WP1 – the novel in-vitro hypersensitivity screening test SkimuneTM has been tested with mAbs of interest and the response to aggregated and fragmented mAbs was explored. The toxicological test to determine any potential side effects of mAbs at an early stage are being developed as these tests are currently only applicable to small molecule. A structure-effect prediction modelling methods are being developed combining the benefits of QSAR and molecular dynamics (MD) approaches to develop a novel hybrid methodologies enabling in silico predictions of undesirable effects based on the substance structure. This is pushing the frontiers of the state-of-the-art significantly forward.
WP2 – innovative methods of dealing with sparse data-sets from various stages of bioprocess development, reliable scale-down models (based on CFD and multivariate data analysis (MVDA) methods) that mimic large-scale behaviour of units such as microbioreactors and freeze-dryers of manufacturing capacity have been developed and are currently being validated. New approaches including optimal experimental design and incorporating uncertainty advanced the state of the art beyond the current developments are being developed and tested.
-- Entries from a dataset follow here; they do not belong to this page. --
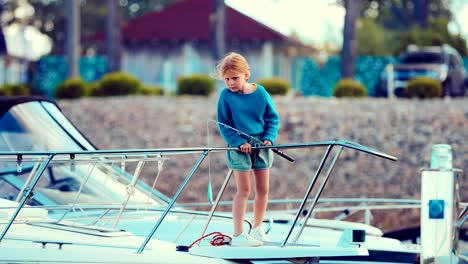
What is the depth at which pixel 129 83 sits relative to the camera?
23.6 metres

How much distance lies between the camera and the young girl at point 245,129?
6.58m

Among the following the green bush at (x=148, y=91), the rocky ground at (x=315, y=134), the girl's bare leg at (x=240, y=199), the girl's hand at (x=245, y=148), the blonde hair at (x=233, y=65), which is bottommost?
the rocky ground at (x=315, y=134)

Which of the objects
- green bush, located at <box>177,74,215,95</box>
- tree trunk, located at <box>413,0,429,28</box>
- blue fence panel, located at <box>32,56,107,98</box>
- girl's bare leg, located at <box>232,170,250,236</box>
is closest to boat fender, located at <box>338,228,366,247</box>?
girl's bare leg, located at <box>232,170,250,236</box>

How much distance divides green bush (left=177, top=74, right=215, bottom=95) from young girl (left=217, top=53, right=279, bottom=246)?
16624 mm

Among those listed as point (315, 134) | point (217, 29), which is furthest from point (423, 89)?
point (217, 29)

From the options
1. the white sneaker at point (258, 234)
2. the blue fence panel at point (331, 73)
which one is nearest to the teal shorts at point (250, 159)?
the white sneaker at point (258, 234)

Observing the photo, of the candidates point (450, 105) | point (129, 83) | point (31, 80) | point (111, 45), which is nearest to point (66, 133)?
point (450, 105)

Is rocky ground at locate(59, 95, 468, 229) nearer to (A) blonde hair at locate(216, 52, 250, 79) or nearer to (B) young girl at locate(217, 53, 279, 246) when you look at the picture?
(B) young girl at locate(217, 53, 279, 246)

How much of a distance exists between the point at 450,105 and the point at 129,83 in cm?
728

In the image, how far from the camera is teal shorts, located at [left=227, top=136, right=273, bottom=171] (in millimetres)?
6594

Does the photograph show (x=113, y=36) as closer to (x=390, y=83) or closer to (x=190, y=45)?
(x=190, y=45)

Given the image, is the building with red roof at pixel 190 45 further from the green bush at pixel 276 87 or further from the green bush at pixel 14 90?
the green bush at pixel 276 87

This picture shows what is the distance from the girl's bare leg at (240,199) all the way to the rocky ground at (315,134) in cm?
827

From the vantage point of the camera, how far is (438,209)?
6586 millimetres
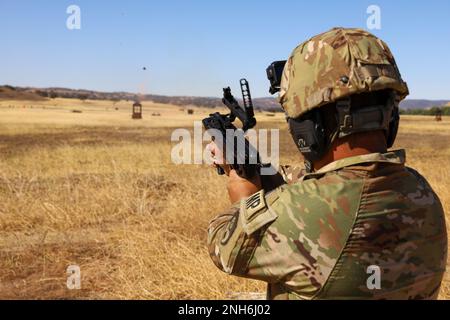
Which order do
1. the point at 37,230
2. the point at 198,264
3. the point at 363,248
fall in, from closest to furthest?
1. the point at 363,248
2. the point at 198,264
3. the point at 37,230

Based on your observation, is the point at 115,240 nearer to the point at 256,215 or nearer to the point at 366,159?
the point at 256,215

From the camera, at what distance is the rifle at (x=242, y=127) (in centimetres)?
207

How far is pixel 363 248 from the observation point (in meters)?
1.62

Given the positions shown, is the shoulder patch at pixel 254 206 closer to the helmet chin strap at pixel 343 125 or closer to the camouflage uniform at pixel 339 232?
the camouflage uniform at pixel 339 232

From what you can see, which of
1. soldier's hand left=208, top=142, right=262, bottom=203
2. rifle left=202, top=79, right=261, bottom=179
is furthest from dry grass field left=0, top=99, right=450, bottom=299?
soldier's hand left=208, top=142, right=262, bottom=203

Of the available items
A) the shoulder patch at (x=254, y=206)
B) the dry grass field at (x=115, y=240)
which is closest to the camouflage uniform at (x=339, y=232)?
the shoulder patch at (x=254, y=206)

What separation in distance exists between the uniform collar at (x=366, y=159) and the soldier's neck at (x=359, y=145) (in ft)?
0.12

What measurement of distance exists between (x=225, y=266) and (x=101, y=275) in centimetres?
348

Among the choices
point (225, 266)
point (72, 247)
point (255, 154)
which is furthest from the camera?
point (72, 247)

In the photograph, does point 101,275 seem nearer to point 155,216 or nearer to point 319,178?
point 155,216

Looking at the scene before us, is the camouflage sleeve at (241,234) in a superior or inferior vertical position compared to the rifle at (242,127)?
inferior

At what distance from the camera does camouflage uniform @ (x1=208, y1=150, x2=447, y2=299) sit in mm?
1601
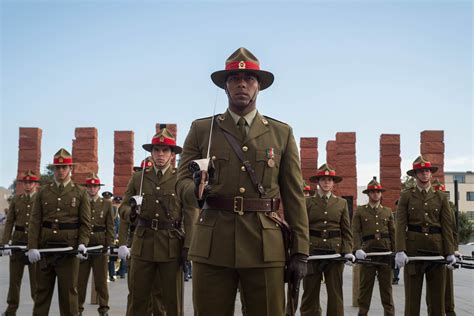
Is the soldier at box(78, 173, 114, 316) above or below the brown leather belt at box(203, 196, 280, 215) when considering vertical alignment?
below

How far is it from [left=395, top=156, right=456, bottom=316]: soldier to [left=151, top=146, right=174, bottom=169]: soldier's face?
324 centimetres

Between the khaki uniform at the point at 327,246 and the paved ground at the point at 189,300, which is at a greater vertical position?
the khaki uniform at the point at 327,246

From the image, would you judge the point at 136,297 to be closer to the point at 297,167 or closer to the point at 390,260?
the point at 297,167

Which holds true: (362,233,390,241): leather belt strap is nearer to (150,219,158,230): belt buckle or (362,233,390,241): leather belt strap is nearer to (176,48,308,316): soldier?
(150,219,158,230): belt buckle

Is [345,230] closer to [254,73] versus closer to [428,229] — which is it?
[428,229]

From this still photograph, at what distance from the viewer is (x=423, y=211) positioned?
8188 mm

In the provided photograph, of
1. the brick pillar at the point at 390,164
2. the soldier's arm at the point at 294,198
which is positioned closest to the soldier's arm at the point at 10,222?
the soldier's arm at the point at 294,198

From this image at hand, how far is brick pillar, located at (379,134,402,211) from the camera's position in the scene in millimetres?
Result: 15602

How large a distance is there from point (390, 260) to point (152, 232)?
4.68 metres

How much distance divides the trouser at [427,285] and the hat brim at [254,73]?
15.4 ft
Modelling methodologies within WP1 (QSAR, MD and MVDA) also provide an exciting route to speeding up bioprocess development through predicting most appropriate processing route for novel large molecules based on their structure.
WP3 – HTP process development methodologies accounting for heterogeneities both in terms of growth of the organism and product quality resulting from process operation particularly at large scale are being developed to enable effective scale up both in terms of optimal feeding strategies and effective scale up of DSP technologies demonstrated through large scale freeze dryer unit. New recombinant E.coli strains have been constructed to improve product quality by rational design and the proposed optimal production strategies will now be validated within industrial context. This not only pushes the scientific state-of-the-art in population heterogeneity assessment, but also in scale-up from microscale through to large scale manufacturing.
WP4 – novel softsensors are being developed for cultivation and DSP combining high resolution analytical methods with advanced MVDA and first principles modelling for enhanced monitoring of bioprocesses. This is supplemented by new versatile printed biosensors for both media composition and protein concentration measurement. The output of all the WPs is implemented in a novel Multi Agent System (MAS) framework capable of synchronously handling data from numerous process units, pre-processing them and preparing them for advanced monitoring of a range of industrial bioprocess. This has not been demonstrated or validated on real industrial process to the extent that the consortium is aiming to achieve by the end of the project. The resulting framework therefore has the potential to achieve significant socio-economic impact in the bioprocess industries and human health sector.